:: Information supplied ::
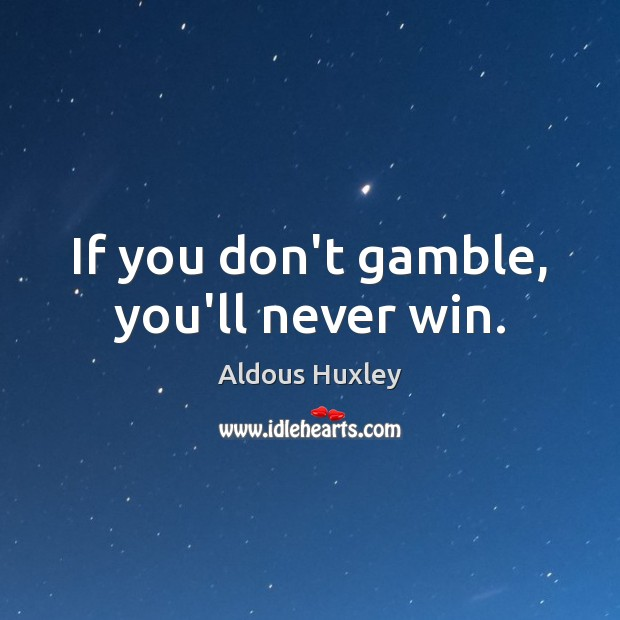 Image, If you don't gamble, you'll never win.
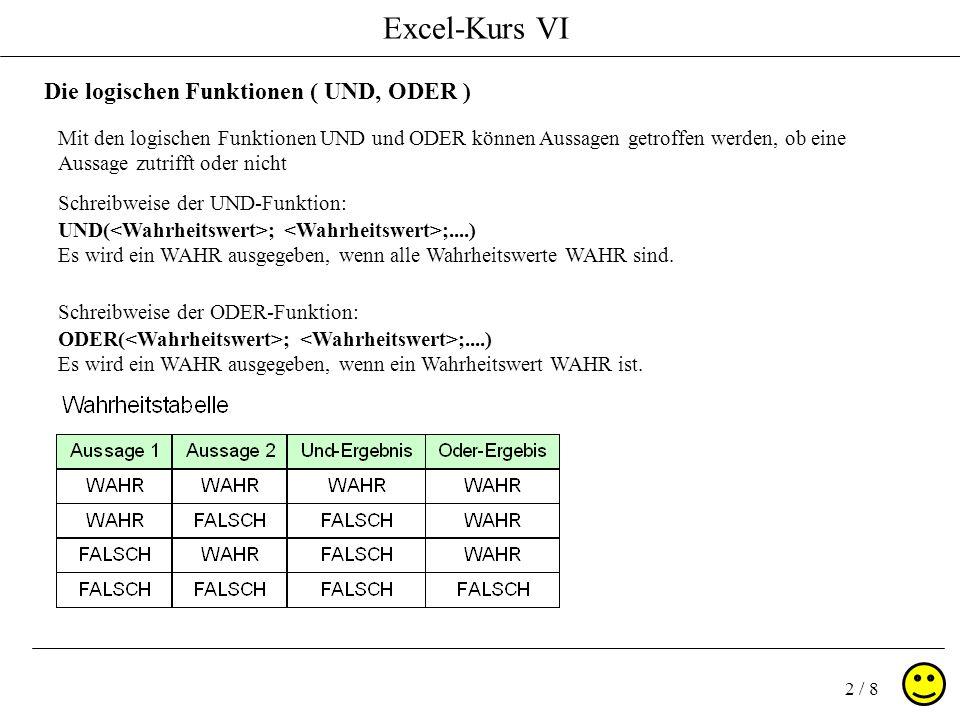 Excel-Kurs VI 2 / 8 Die logischen Funktionen ( UND, ODER ) Mit den logischen Funktionen UND und ODER können Aussagen getroffen werden, ob eine Aussage zutrifft oder nicht Schreibweise der UND-Funktion: UND( ; ;....) Es wird ein WAHR ausgegeben, wenn alle Wahrheitswerte WAHR sind.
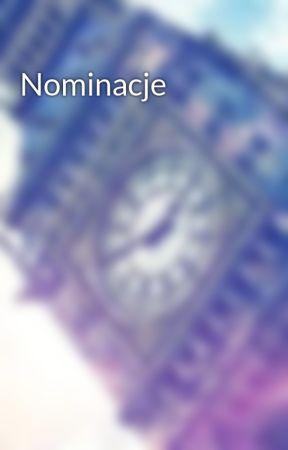Nominacje by Jestem_Nikim_ZawszE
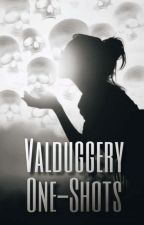 Valduggery One-Shots by spn_stole_my_life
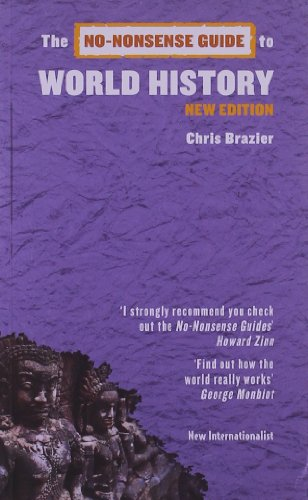 The No-Nonsense Guide to World History (No-Nonsense Guides): Brazier, Chris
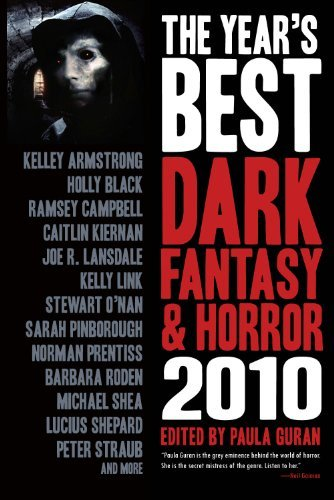 Kelley Armstrong The Year's Best Dark Fantasy & Horror 2010 Edition 2010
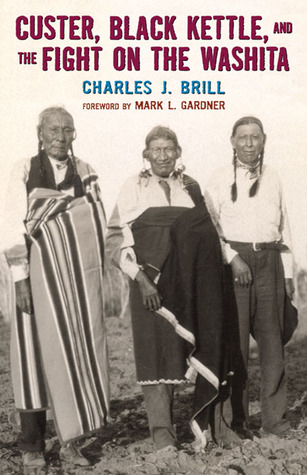 Custer, Black Kettle, and the Fight on the Washita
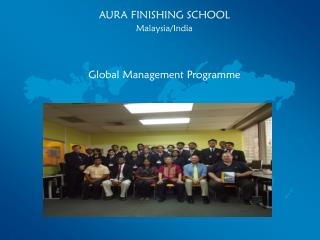 AURA FINISHING SCHOOL  Malaysia/India Global Management Programme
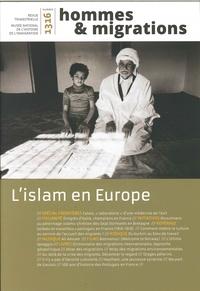HOMMES & MIGRATIONS N 1316 L'ISLAM EN EUROPE MARS 2017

:: Goal of the exercise ::
Exclude the pictures from the copy. Retype exactly the lines running from the one containing "Nominacje by Jestem_Nikim_ZawszE" through the last line of the listing.

:: Solved exercise ::
Nominacje by Jestem_Nikim_ZawszE
 Valduggery One-Shots by spn_stole_my_life
 The No-Nonsense Guide to World History (No-Nonsense Guides): Brazier, Chris
 Kelley Armstrong The Year's Best Dark Fantasy & Horror 2010 Edition 2010
 Custer, Black Kettle, and the Fight on the Washita
 AURA FINISHING SCHOOL  Malaysia/India Global Management Programme
HOMMES & MIGRATIONS N 1316 L'ISLAM EN EUROPE MARS 2017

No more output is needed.